I listened to an interesting podcast this week regarding detraining and getting fitness back after a break. I think most runners will know that a day or two missed here and there is not likely to affect their fitness or training in any way. But for beginners who are strictly sticking to a training plan, I just want to reiterate that a missed session is not so much of an issue, and that you should not go out on subsequent days trying to chase those missed miles. Just mark it down as a missed session and move on with your plan as normal.
So, what about missing more than just a day or two? This is what I found out this week, listening to the Runners Connect podcast…
A study was carried out based on the V02 max levels of runners both before and after taking a break. For those unfamiliar with V02 max, it is the measurement of the maximum amount of oxygen an individual can utilise during intense exercise (Very Well Fit). It effectively puts a value on the aerobic endurance of the individual. The higher the value, the higher the endurance, the faster you can run.

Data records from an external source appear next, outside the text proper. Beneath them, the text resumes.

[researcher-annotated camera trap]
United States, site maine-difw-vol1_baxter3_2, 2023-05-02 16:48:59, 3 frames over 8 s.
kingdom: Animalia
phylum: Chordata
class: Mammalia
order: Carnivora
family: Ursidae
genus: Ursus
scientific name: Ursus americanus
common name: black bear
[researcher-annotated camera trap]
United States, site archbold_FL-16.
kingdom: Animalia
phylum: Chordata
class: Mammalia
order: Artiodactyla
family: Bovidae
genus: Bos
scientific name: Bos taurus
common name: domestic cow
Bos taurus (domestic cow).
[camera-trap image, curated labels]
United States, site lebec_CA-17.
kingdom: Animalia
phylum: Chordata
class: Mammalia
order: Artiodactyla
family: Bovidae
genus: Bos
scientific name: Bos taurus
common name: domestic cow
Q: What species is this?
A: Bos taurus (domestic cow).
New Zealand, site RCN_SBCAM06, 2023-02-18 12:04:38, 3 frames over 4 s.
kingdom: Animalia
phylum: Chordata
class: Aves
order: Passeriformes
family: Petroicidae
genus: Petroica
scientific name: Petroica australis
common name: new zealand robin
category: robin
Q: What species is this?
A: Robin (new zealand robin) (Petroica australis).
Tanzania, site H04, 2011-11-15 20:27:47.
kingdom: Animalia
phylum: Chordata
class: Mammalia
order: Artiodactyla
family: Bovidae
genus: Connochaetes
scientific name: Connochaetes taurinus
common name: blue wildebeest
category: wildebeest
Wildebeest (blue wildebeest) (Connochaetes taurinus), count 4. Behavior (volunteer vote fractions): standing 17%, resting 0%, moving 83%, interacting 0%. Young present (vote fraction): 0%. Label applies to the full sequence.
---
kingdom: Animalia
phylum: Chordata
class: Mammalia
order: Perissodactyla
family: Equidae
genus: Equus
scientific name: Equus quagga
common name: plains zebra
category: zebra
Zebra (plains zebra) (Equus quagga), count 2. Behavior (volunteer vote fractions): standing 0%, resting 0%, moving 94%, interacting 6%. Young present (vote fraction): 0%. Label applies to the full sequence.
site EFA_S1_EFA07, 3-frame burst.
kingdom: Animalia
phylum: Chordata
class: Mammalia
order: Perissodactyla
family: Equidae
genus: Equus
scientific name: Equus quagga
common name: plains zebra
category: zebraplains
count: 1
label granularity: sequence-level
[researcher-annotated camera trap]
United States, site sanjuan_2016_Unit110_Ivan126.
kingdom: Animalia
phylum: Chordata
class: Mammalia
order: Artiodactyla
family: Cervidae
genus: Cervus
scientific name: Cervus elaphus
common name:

Many watches now offer an estimation of your V02 max based on the workouts that it logs, but an estimation is all it is and it really should be taken with a pinch of salt. For example, sitting here now, my watch suggests that my V02 max is 52 (mL/kg/min), which equates to a 5k race prediction of 19:17. Way off, it’s probably closer to 45 (V02 max that is, not predicted 5k time). The only way to accurately measure your V02 max is via a controlled lab assessment, which is exactly what took place in this study.
The results found that there was “very little” loss in V02 max during the first 10 days of inactivity, for “well trained athletes.” After two weeks of inactivity, an average 6% loss was measured, with a 19% drop after nine weeks. A 25.7% loss from the pre-break V02 max was measured after 11 weeks of inactivity.
Breaking this down into race terms, a 20 minute 5k runner would have an estimated V02 max of 49.8. A 6% loss after two weeks would mean they would now be slightly slower than 21 minutes. After nine weeks, their 5k time would be an estimated 24 minutes. After 11 weeks, the original 20 minute 5k runner would now be in 25:30 shape. All estimations of course.
In general, the research shows that it takes roughly the same amount of time (once back solidly training) to regain what was lost, as the time it took to lose it. So after nine weeks out, and a 19% drop in V02 max, it would take nine weeks to get back to your pre-break condition.
There are plenty of caveats thrown in with the research. For example, those tested were “fairly experienced runners,” whatever that really means?! Beginner runners would experience a slightly faster drop off. Also, as most of us already know, cross training whilst out injured, such as cycling, swimming or rowing, would reduce the drop off and could almost prevent it entirely if the same intensity was maintained.
The main point that I took from this is that a week off to rest a tight muscle or a niggling issue is far better than pushing through, sticking to the plan and risking an injury, as little to no loss in performance was detected in anything up to two weeks. Following on from this, one main point that I would like to make is regarding returning after an injury. Please, please take it easy and ensure that you do return to fitness. I’ve seen runners returning after injury and pushing hard straight away afterwards, thinking that they can still run at the same pace as pre-injury. It’s important to ease back in and ensure that the injury has fully healed before pushing on in search of improved times.
Many thanks to Runners Connect for the information. I do recommend their podcast if you are not already a subscriber.